De Staatssecretaris van Sociale Zaken en Werkgelegenheid,
(J.F. Hoogervorst)
8
Bijlage 1 Samenvatting van de belangrijkste bevindingen 1. Ontwikkelingen sinds het in werking treden van de Wet Rea en hoofdlijnen van de evaluatie De Wet Rea vloeit voort uit de toenemende zorg van het kabinet over de positie van arbeidsgehandicapten. De economie ontwikkelt zich gunstig, maar het effect daarvan komt slechts in beperkte mate ten goede aan arbeidsgehandicapten. Door het zoveel mogelijk faciliteren van werkgevers en werknemers in de vorm van subsidies en voorzieningen beoogt de Wet Rea de arbeidsparticipatie van arbeidsgehandicapten te vergroten.

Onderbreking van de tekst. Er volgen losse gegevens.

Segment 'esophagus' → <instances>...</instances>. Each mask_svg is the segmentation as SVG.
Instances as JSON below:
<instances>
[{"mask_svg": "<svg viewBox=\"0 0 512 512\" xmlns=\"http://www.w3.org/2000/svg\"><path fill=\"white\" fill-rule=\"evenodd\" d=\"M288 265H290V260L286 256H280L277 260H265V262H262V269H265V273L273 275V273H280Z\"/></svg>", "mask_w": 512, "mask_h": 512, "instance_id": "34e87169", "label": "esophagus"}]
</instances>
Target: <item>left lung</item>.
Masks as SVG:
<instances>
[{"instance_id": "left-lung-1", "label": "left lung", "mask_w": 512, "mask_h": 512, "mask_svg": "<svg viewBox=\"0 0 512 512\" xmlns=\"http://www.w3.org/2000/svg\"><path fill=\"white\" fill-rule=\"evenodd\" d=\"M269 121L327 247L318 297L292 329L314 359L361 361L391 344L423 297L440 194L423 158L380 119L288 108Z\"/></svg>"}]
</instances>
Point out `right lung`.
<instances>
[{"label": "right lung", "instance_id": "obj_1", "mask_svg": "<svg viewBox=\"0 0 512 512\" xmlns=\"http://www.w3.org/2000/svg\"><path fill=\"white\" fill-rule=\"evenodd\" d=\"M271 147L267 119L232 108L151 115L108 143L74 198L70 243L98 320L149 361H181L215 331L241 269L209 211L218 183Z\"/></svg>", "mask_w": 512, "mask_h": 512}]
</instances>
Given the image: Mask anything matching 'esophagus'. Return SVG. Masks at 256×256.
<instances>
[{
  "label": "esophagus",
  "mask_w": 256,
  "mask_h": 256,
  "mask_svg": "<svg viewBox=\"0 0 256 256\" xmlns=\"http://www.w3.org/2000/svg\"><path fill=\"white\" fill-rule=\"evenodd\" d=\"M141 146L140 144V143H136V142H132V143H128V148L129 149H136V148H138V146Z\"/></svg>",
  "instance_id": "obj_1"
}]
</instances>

De implementatie van de Wet Rea vond plaats in een turbulente omgeving, die de resultaten sterk hebben beïnvloed. Daarbij gaat het met name om de ontwikkelingen binnen Arbeidsvoorziening als gevolg van diverse reorganisaties en het daarmee gepaard gaande personele verloop alsmede het afschaffen van de gedwongen winkelnering voor de afname van bemiddelingsactiviteiten, en de ontwikkelingen rondom SUWI. Anderhalf jaar na de invoering zijn de structurele effecten van de Wet Rea nog niet volledig merkbaar. Niet alleen de implementatie van de wet en de daarmee gepaard gaande “kinderziektes” bij de uitvoering, maar ook het feit dat de tijdsduur van een arbeidstoeleidings- en bemiddelingstraject van de werkloze arbeidsgehandicapte vaak langer dan een jaar bedraagt, maakt dat er nog geen compleet en betrouwbaar beeld is te geven van de effecten van de wet in de praktijk. Om hier beter zicht op te krijgen zal langere tijd informatie verzameld moeten worden over de inzet van het instrumentarium en de effecten daarvan op de arbeidsmarktpositie van arbeidsgehandicapten.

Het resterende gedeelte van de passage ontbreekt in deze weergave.